Du Contestataire à l’Indigné

La photo publiée récemment par The Guardian du campement des Indignés sur le parvis de la Cathédrale St Paul à Londres rappelle à bien des égards la contestation des années soixante-dix. Mais entre le contestataire d’hier et l’indigné d’aujourd’hui, il y a des différences.

 Une table, des tableaux noirs écrits à la craie, des feuilles de papier ou de carton hâtivement remplies d’informations au feutre et collées à un mur : la photo n’aurait guère été différente il y a quarante ans – quelques années après 1968 – si ce n’était le téléphone portable de la jeune militante. La contestation d’alors était largement improvisée, comme l’indignation d’aujourd’hui. Elle était internationale, nourrie du Vietnam, du Chili et de l’Espagne franquiste. Elle était déjà écologiste et pacifiste, influencée par le mouvement hippie et le rejet du nucléaire. Si le mouvement des indignés nous est sympathique, c’est aussi parce qu’il semble répliquer l’ingénuité et l’enthousiasme de la génération précédente.

---

(TRAVAIL DEMANDÉ):
[1] Recopiez mot pour mot le passage du texte sur les Indignés qui commence par « Une table, des » et se termine par « la génération précédente. ».
[2] Dans le texte sur les Indignés, quels pays ou régimes ont nourri la contestation internationale d'il y a quarante ans ?

(DONNÉES FOURNIES):
---

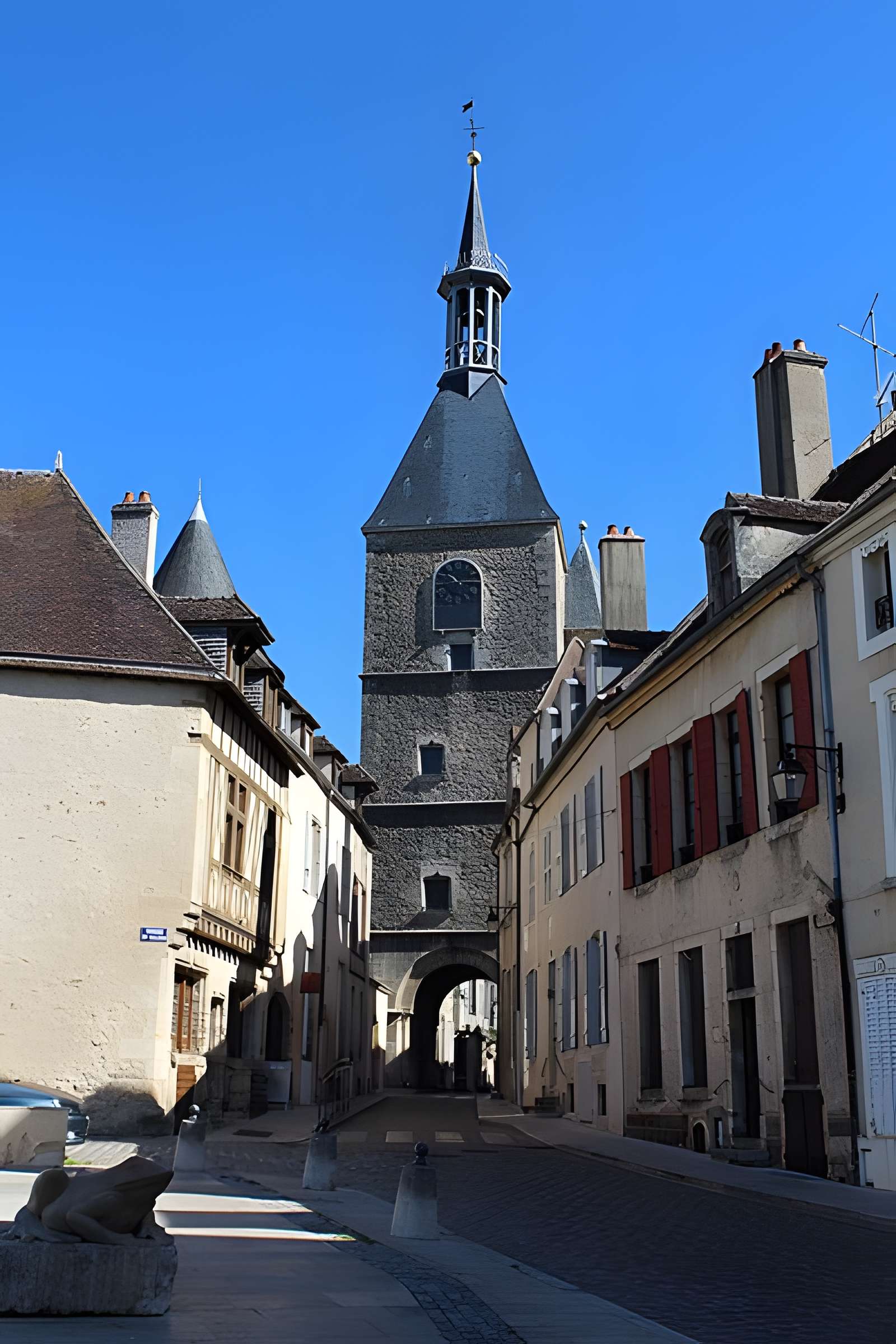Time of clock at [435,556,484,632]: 10:14
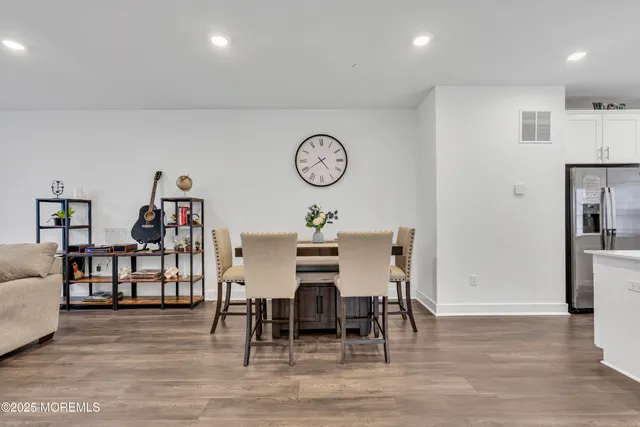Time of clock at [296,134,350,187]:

---

(RÉPONSES FOURNIES):
[1]
Une table, des tableaux noirs écrits à la craie, des feuilles de papier ou de carton hâtivement remplies d’informations au feutre et collées à un mur : la photo n’aurait guère été différente il y a quarante ans – quelques années après 1968 – si ce n’était le téléphone portable de la jeune militante. La contestation d’alors était largement improvisée, comme l’indignation d’aujourd’hui. Elle était internationale, nourrie du Vietnam, du Chili et de l’Espagne franquiste. Elle était déjà écologiste et pacifiste, influencée par le mouvement hippie et le rejet du nucléaire. Si le mouvement des indignés nous est sympathique, c’est aussi parce qu’il semble répliquer l’ingénuité et l’enthousiasme de la génération précédente.

[2]
le Vietnam
le Chili
l'Espagne franquiste